Dataset content:
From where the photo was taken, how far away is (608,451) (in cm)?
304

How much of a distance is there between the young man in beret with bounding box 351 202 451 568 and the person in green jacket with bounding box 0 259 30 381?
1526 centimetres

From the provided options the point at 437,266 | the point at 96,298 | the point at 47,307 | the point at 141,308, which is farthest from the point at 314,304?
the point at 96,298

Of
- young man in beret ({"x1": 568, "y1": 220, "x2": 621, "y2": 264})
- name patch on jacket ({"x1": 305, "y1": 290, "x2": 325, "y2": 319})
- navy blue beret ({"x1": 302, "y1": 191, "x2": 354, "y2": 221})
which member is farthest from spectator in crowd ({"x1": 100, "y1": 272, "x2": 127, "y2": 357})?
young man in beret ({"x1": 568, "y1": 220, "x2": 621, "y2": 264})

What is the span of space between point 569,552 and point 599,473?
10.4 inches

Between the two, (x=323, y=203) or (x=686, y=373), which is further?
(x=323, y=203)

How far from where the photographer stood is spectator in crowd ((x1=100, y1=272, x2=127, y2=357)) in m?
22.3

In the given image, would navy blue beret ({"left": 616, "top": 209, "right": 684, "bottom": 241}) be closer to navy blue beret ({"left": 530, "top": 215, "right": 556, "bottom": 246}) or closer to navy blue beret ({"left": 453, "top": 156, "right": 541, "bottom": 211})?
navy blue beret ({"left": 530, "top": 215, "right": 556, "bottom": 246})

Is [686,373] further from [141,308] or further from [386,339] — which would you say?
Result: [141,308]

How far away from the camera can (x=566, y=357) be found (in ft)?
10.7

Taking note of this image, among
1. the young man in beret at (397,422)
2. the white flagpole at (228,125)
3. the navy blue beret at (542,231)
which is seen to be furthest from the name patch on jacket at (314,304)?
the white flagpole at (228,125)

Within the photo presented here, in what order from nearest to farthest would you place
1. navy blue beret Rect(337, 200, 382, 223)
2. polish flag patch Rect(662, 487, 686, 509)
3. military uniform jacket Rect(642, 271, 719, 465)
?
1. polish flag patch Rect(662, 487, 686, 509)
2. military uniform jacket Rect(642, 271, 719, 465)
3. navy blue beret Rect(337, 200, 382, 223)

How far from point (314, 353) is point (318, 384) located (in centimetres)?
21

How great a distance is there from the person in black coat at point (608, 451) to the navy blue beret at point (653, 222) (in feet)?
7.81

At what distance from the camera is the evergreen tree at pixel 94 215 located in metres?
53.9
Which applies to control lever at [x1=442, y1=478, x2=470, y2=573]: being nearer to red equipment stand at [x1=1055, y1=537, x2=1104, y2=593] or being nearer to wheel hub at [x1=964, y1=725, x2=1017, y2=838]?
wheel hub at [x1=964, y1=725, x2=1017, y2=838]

Exercise prompt:
Change "camera" to "lens" in the stretch of items from the line containing "Is [686,373] further" through the line containing "3. navy blue beret Rect(337, 200, 382, 223)", and reproduce only that stretch with all else unchanged.

Problem solution:
Is [686,373] further from [141,308] or further from [386,339] — which would you say?
Result: [141,308]

How far away from the lens can (x=566, y=357) be found (in ft)?
10.7

Taking note of this image, among
1. the young man in beret at (397,422)
2. the white flagpole at (228,125)
3. the navy blue beret at (542,231)
which is seen to be furthest from the name patch on jacket at (314,304)?
the white flagpole at (228,125)

Within the photo presented here, in what order from nearest to farthest would you place
1. navy blue beret Rect(337, 200, 382, 223)
2. polish flag patch Rect(662, 487, 686, 509)
3. military uniform jacket Rect(642, 271, 719, 465)
?
1. polish flag patch Rect(662, 487, 686, 509)
2. military uniform jacket Rect(642, 271, 719, 465)
3. navy blue beret Rect(337, 200, 382, 223)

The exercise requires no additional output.